**** Stored data

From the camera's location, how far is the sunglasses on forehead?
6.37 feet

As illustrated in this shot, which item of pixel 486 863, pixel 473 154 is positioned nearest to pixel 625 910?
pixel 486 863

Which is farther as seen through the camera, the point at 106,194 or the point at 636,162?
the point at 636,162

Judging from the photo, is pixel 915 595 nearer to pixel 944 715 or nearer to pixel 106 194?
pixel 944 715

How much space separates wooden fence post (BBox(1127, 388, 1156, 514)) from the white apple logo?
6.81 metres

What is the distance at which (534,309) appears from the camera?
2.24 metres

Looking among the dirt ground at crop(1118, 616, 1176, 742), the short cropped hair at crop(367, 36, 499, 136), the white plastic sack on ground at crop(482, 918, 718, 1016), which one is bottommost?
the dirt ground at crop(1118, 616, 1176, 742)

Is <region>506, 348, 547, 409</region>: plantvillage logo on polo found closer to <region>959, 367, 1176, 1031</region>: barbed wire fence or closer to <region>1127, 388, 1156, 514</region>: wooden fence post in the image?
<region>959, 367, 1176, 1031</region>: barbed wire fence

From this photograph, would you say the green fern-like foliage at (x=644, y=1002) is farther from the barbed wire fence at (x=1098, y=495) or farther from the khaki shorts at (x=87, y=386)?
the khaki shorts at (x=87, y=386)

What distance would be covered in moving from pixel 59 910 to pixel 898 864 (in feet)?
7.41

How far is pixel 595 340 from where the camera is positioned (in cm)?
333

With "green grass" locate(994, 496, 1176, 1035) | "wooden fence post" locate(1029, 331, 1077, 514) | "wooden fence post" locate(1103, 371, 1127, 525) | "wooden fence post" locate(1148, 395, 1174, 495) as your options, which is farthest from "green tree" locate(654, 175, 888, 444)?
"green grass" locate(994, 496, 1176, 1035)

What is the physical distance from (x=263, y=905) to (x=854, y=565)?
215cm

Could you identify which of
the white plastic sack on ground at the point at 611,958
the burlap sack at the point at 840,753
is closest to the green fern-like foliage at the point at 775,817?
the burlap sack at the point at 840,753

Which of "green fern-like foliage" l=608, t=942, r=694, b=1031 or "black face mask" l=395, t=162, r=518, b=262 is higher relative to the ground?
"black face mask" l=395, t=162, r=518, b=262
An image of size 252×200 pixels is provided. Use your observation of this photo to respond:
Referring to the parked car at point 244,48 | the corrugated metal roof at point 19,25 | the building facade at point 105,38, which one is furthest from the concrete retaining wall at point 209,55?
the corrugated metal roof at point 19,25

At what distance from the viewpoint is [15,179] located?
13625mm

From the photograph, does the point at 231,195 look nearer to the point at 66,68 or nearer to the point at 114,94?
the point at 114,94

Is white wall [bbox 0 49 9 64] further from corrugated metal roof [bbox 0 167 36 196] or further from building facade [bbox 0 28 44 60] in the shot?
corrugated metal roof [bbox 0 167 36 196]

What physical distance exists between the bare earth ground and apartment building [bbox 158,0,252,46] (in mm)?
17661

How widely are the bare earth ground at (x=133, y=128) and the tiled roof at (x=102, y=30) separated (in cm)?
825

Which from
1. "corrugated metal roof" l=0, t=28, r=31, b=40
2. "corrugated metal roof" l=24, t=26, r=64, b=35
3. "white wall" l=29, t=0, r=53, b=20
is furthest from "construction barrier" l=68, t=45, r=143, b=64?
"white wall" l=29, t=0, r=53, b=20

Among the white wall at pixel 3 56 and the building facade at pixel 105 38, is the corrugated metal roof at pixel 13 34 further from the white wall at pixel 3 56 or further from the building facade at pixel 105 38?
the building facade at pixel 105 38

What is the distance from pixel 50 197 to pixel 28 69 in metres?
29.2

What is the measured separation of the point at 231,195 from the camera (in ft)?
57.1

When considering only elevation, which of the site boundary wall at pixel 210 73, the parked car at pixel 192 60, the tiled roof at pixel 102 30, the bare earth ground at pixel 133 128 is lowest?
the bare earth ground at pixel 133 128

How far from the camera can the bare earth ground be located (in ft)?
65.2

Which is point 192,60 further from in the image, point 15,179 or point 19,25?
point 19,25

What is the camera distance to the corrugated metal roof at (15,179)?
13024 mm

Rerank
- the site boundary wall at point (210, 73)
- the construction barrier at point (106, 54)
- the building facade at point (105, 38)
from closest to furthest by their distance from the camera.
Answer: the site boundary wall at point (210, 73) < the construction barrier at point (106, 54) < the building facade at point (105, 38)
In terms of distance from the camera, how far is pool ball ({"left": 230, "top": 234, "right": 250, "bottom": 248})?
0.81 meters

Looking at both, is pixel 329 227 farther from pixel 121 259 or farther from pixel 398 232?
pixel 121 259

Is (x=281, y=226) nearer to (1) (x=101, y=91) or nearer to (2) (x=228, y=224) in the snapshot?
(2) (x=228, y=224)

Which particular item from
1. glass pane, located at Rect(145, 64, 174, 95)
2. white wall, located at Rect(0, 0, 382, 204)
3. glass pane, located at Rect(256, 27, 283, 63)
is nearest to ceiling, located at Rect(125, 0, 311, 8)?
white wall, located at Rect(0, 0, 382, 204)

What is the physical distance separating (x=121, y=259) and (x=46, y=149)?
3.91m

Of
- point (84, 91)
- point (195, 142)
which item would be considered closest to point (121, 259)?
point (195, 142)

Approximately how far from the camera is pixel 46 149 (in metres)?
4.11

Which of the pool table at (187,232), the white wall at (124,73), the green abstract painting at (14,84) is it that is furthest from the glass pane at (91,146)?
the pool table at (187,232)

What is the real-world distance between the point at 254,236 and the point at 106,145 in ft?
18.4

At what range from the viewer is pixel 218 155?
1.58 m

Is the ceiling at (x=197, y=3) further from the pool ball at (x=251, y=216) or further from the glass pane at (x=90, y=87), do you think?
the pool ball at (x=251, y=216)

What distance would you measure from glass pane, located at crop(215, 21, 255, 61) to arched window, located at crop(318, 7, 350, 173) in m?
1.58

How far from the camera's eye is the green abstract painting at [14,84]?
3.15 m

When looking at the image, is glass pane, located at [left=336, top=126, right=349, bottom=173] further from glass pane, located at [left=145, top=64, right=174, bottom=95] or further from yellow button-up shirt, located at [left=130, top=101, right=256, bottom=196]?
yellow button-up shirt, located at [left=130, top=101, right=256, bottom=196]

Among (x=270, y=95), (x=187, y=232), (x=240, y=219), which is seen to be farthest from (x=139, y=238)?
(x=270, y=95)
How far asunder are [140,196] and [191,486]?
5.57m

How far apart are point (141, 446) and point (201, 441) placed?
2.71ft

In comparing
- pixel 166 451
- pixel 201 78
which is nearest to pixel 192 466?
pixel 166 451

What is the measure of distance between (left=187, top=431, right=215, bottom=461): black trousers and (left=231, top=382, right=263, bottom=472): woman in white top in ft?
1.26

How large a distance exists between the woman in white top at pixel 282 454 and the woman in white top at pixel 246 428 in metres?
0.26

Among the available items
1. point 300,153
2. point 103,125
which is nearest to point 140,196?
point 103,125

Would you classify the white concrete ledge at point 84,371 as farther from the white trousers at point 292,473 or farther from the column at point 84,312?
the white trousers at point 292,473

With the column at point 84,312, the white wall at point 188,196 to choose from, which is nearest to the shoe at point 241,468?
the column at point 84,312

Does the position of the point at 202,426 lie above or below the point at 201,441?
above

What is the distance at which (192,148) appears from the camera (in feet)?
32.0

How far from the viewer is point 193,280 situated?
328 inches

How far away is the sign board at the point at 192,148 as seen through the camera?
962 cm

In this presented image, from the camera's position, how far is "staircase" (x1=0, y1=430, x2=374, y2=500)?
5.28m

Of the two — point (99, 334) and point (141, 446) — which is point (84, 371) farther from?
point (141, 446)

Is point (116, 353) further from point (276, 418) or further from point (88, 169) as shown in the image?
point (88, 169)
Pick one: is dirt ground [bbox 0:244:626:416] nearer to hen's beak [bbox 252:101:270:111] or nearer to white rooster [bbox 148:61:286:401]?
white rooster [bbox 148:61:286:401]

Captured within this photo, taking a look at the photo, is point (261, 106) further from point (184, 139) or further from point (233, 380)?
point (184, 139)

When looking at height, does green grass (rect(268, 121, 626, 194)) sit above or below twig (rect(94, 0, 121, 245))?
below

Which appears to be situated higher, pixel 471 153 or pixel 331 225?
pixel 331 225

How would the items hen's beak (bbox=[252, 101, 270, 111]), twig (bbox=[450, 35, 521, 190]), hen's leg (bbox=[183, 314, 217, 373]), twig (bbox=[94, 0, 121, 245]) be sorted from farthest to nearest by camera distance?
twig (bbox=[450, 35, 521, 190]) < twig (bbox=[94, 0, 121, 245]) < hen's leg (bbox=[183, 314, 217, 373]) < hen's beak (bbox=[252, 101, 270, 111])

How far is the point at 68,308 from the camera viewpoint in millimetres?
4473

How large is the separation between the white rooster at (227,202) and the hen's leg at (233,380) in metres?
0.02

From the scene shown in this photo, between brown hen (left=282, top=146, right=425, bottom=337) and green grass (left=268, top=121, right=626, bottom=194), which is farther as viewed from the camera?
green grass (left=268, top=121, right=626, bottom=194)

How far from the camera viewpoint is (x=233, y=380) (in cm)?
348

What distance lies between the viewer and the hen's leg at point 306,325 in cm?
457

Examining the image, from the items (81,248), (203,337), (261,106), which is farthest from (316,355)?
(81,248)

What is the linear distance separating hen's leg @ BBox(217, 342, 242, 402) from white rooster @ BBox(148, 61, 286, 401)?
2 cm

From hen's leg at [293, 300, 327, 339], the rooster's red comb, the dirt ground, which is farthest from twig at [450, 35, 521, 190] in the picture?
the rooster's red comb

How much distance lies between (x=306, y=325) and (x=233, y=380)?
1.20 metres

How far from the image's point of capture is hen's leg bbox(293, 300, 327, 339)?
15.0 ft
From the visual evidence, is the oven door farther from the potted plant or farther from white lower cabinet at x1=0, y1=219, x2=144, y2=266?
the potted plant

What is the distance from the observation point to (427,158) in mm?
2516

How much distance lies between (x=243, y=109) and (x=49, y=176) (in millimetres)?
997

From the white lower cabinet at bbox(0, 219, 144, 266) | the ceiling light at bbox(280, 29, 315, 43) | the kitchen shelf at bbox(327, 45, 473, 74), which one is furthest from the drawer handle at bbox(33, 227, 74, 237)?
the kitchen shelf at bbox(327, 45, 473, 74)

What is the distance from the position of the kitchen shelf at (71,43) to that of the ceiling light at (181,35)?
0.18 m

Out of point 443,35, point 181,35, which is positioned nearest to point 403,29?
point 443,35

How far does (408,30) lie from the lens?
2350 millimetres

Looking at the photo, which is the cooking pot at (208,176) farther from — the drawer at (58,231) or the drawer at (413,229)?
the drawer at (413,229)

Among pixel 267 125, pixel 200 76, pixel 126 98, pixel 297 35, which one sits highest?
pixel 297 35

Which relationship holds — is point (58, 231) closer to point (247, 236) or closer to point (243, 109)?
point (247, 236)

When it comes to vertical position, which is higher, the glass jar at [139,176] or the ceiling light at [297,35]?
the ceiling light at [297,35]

********

Written task: Render the records as a JSON list of strings, one string per line with blank lines omitted, starting at the line containing "From hen's leg" and ending with the line containing "1.20 metres".

Expected answer:
[
  "From hen's leg at [293, 300, 327, 339], the rooster's red comb, the dirt ground, which is farthest from twig at [450, 35, 521, 190] in the picture?",
  "the rooster's red comb",
  "How much distance lies between (x=306, y=325) and (x=233, y=380)?",
  "1.20 metres"
]